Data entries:

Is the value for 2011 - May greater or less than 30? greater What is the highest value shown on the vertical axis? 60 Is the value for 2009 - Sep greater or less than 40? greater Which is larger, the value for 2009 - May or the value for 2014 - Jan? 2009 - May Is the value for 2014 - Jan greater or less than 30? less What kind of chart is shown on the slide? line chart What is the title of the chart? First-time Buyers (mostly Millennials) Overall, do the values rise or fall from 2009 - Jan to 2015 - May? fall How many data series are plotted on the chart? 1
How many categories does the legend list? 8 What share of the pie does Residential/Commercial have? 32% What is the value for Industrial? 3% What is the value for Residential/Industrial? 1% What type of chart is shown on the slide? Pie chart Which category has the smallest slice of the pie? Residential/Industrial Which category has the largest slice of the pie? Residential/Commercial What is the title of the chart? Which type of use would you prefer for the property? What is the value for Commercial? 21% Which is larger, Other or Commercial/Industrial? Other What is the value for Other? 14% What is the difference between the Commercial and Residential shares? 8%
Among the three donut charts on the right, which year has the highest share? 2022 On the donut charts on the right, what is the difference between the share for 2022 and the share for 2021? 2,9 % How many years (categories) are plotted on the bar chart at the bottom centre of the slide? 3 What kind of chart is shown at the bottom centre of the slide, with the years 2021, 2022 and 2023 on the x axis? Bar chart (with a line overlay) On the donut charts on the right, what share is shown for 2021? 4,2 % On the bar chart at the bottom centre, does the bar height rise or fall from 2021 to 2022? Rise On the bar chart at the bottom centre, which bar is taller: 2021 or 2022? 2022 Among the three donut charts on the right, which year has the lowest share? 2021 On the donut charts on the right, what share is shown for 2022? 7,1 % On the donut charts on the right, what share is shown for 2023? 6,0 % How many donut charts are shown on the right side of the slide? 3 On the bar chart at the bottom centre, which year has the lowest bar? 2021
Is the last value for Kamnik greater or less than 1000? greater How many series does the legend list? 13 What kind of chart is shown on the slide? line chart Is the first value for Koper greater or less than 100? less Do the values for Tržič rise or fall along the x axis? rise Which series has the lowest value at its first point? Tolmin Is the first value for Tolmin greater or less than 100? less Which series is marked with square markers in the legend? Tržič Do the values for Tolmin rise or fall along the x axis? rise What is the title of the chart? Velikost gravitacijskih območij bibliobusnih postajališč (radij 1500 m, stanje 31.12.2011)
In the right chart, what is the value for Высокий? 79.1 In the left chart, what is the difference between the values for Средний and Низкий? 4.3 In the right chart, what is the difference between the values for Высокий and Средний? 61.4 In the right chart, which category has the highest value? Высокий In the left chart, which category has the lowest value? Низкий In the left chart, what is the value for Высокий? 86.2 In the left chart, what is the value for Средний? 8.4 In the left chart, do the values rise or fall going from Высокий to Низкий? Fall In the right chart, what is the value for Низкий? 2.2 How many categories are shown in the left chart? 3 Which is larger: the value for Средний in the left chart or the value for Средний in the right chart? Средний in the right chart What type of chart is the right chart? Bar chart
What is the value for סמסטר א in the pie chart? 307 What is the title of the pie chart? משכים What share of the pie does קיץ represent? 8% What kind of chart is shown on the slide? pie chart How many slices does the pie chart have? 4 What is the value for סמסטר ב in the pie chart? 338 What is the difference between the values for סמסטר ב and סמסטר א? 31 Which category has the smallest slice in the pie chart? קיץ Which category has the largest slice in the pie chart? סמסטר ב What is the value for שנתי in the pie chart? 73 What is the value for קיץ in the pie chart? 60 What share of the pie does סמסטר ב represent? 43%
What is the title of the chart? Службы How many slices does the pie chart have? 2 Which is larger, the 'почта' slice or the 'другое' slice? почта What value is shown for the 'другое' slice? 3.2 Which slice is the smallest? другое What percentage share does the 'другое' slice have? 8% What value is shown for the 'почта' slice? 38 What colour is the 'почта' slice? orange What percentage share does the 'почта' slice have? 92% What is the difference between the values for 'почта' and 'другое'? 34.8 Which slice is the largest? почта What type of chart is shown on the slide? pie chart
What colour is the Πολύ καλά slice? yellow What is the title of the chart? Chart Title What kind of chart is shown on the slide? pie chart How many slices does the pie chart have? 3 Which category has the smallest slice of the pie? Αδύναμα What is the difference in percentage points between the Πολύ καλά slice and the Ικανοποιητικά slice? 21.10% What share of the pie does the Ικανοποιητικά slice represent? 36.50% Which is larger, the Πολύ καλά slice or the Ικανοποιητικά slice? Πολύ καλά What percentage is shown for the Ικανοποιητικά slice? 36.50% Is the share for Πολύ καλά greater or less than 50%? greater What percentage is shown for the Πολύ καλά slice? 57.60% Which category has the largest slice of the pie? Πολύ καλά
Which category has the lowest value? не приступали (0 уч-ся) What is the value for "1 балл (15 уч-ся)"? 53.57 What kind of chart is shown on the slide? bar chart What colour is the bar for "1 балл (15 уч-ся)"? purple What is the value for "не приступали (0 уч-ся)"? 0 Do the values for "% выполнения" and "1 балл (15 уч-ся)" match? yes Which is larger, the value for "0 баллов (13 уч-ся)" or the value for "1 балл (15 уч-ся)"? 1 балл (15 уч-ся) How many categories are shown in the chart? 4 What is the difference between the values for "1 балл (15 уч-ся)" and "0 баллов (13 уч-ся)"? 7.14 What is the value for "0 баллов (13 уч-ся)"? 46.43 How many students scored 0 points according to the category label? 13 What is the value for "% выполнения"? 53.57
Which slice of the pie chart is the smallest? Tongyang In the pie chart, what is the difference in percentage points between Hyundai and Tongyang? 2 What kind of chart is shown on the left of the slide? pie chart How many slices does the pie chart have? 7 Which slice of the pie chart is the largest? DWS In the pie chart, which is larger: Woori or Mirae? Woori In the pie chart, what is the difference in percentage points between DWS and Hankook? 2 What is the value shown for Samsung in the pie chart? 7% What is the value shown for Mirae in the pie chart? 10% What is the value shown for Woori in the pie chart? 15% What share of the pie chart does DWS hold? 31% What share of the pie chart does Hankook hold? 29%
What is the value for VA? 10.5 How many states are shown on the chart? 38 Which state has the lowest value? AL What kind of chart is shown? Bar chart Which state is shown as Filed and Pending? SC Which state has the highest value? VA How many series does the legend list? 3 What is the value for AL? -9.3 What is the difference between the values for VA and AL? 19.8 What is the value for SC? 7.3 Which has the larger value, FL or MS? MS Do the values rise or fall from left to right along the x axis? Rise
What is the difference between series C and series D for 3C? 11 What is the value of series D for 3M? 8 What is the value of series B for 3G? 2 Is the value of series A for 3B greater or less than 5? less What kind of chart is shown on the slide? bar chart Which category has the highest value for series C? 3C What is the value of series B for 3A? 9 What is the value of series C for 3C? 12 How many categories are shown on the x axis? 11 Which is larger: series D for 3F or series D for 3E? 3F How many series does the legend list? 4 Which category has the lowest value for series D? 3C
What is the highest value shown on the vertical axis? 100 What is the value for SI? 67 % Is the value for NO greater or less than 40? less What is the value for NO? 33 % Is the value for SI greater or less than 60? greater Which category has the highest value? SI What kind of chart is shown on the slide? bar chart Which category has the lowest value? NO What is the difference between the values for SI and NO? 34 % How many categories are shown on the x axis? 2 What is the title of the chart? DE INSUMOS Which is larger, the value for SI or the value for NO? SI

● EXERCISE DIRECTIONS
Arrange every line of the data entries above into a Markdown table with two columns, "No." for the row number and "Line" for the line itself, and omit any blank lines.

● RESULT OF THIS EXERCISE
| No. | Line |
|---|---|
| 1 | Is the value for 2011 - May greater or less than 30? greater What is the highest value shown on the vertical axis? 60 Is the value for 2009 - Sep greater or less than 40? greater Which is larger, the value for 2009 - May or the value for 2014 - Jan? 2009 - May Is the value for 2014 - Jan greater or less than 30? less What kind of chart is shown on the slide? line chart What is the title of the chart? First-time Buyers (mostly Millennials) Overall, do the values rise or fall from 2009 - Jan to 2015 - May? fall How many data series are plotted on the chart? 1 |
| 2 | How many categories does the legend list? 8 What share of the pie does Residential/Commercial have? 32% What is the value for Industrial? 3% What is the value for Residential/Industrial? 1% What type of chart is shown on the slide? Pie chart Which category has the smallest slice of the pie? Residential/Industrial Which category has the largest slice of the pie? Residential/Commercial What is the title of the chart? Which type of use would you prefer for the property? What is the value for Commercial? 21% Which is larger, Other or Commercial/Industrial? Other What is the value for Other? 14% What is the difference between the Commercial and Residential shares? 8% |
| 3 | Among the three donut charts on the right, which year has the highest share? 2022 On the donut charts on the right, what is the difference between the share for 2022 and the share for 2021? 2,9 % How many years (categories) are plotted on the bar chart at the bottom centre of the slide? 3 What kind of chart is shown at the bottom centre of the slide, with the years 2021, 2022 and 2023 on the x axis? Bar chart (with a line overlay) On the donut charts on the right, what share is shown for 2021? 4,2 % On the bar chart at the bottom centre, does the bar height rise or fall from 2021 to 2022? Rise On the bar chart at the bottom centre, which bar is taller: 2021 or 2022? 2022 Among the three donut charts on the right, which year has the lowest share? 2021 On the donut charts on the right, what share is shown for 2022? 7,1 % On the donut charts on the right, what share is shown for 2023? 6,0 % How many donut charts are shown on the right side of the slide? 3 On the bar chart at the bottom centre, which year has the lowest bar? 2021 |
| 4 | Is the last value for Kamnik greater or less than 1000? greater How many series does the legend list? 13 What kind of chart is shown on the slide? line chart Is the first value for Koper greater or less than 100? less Do the values for Tržič rise or fall along the x axis? rise Which series has the lowest value at its first point? Tolmin Is the first value for Tolmin greater or less than 100? less Which series is marked with square markers in the legend? Tržič Do the values for Tolmin rise or fall along the x axis? rise What is the title of the chart? Velikost gravitacijskih območij bibliobusnih postajališč (radij 1500 m, stanje 31.12.2011) |
| 5 | In the right chart, what is the value for Высокий? 79.1 In the left chart, what is the difference between the values for Средний and Низкий? 4.3 In the right chart, what is the difference between the values for Высокий and Средний? 61.4 In the right chart, which category has the highest value? Высокий In the left chart, which category has the lowest value? Низкий In the left chart, what is the value for Высокий? 86.2 In the left chart, what is the value for Средний? 8.4 In the left chart, do the values rise or fall going from Высокий to Низкий? Fall In the right chart, what is the value for Низкий? 2.2 How many categories are shown in the left chart? 3 Which is larger: the value for Средний in the left chart or the value for Средний in the right chart? Средний in the right chart What type of chart is the right chart? Bar chart |
| 6 | What is the value for סמסטר א in the pie chart? 307 What is the title of the pie chart? משכים What share of the pie does קיץ represent? 8% What kind of chart is shown on the slide? pie chart How many slices does the pie chart have? 4 What is the value for סמסטר ב in the pie chart? 338 What is the difference between the values for סמסטר ב and סמסטר א? 31 Which category has the smallest slice in the pie chart? קיץ Which category has the largest slice in the pie chart? סמסטר ב What is the value for שנתי in the pie chart? 73 What is the value for קיץ in the pie chart? 60 What share of the pie does סמסטר ב represent? 43% |
| 7 | What is the title of the chart? Службы How many slices does the pie chart have? 2 Which is larger, the 'почта' slice or the 'другое' slice? почта What value is shown for the 'другое' slice? 3.2 Which slice is the smallest? другое What percentage share does the 'другое' slice have? 8% What value is shown for the 'почта' slice? 38 What colour is the 'почта' slice? orange What percentage share does the 'почта' slice have? 92% What is the difference between the values for 'почта' and 'другое'? 34.8 Which slice is the largest? почта What type of chart is shown on the slide? pie chart |
| 8 | What colour is the Πολύ καλά slice? yellow What is the title of the chart? Chart Title What kind of chart is shown on the slide? pie chart How many slices does the pie chart have? 3 Which category has the smallest slice of the pie? Αδύναμα What is the difference in percentage points between the Πολύ καλά slice and the Ικανοποιητικά slice? 21.10% What share of the pie does the Ικανοποιητικά slice represent? 36.50% Which is larger, the Πολύ καλά slice or the Ικανοποιητικά slice? Πολύ καλά What percentage is shown for the Ικανοποιητικά slice? 36.50% Is the share for Πολύ καλά greater or less than 50%? greater What percentage is shown for the Πολύ καλά slice? 57.60% Which category has the largest slice of the pie? Πολύ καλά |
| 9 | Which category has the lowest value? не приступали (0 уч-ся) What is the value for "1 балл (15 уч-ся)"? 53.57 What kind of chart is shown on the slide? bar chart What colour is the bar for "1 балл (15 уч-ся)"? purple What is the value for "не приступали (0 уч-ся)"? 0 Do the values for "% выполнения" and "1 балл (15 уч-ся)" match? yes Which is larger, the value for "0 баллов (13 уч-ся)" or the value for "1 балл (15 уч-ся)"? 1 балл (15 уч-ся) How many categories are shown in the chart? 4 What is the difference between the values for "1 балл (15 уч-ся)" and "0 баллов (13 уч-ся)"? 7.14 What is the value for "0 баллов (13 уч-ся)"? 46.43 How many students scored 0 points according to the category label? 13 What is the value for "% выполнения"? 53.57 |
| 10 | Which slice of the pie chart is the smallest? Tongyang In the pie chart, what is the difference in percentage points between Hyundai and Tongyang? 2 What kind of chart is shown on the left of the slide? pie chart How many slices does the pie chart have? 7 Which slice of the pie chart is the largest? DWS In the pie chart, which is larger: Woori or Mirae? Woori In the pie chart, what is the difference in percentage points between DWS and Hankook? 2 What is the value shown for Samsung in the pie chart? 7% What is the value shown for Mirae in the pie chart? 10% What is the value shown for Woori in the pie chart? 15% What share of the pie chart does DWS hold? 31% What share of the pie chart does Hankook hold? 29% |
| 11 | What is the value for VA? 10.5 How many states are shown on the chart? 38 Which state has the lowest value? AL What kind of chart is shown? Bar chart Which state is shown as Filed and Pending? SC Which state has the highest value? VA How many series does the legend list? 3 What is the value for AL? -9.3 What is the difference between the values for VA and AL? 19.8 What is the value for SC? 7.3 Which has the larger value, FL or MS? MS Do the values rise or fall from left to right along the x axis? Rise |
| 12 | What is the difference between series C and series D for 3C? 11 What is the value of series D for 3M? 8 What is the value of series B for 3G? 2 Is the value of series A for 3B greater or less than 5? less What kind of chart is shown on the slide? bar chart Which category has the highest value for series C? 3C What is the value of series B for 3A? 9 What is the value of series C for 3C? 12 How many categories are shown on the x axis? 11 Which is larger: series D for 3F or series D for 3E? 3F How many series does the legend list? 4 Which category has the lowest value for series D? 3C |
| 13 | What is the highest value shown on the vertical axis? 100 What is the value for SI? 67 % Is the value for NO greater or less than 40? less What is the value for NO? 33 % Is the value for SI greater or less than 60? greater Which category has the highest value? SI What kind of chart is shown on the slide? bar chart Which category has the lowest value? NO What is the difference between the values for SI and NO? 34 % How many categories are shown on the x axis? 2 What is the title of the chart? DE INSUMOS Which is larger, the value for SI or the value for NO? SI |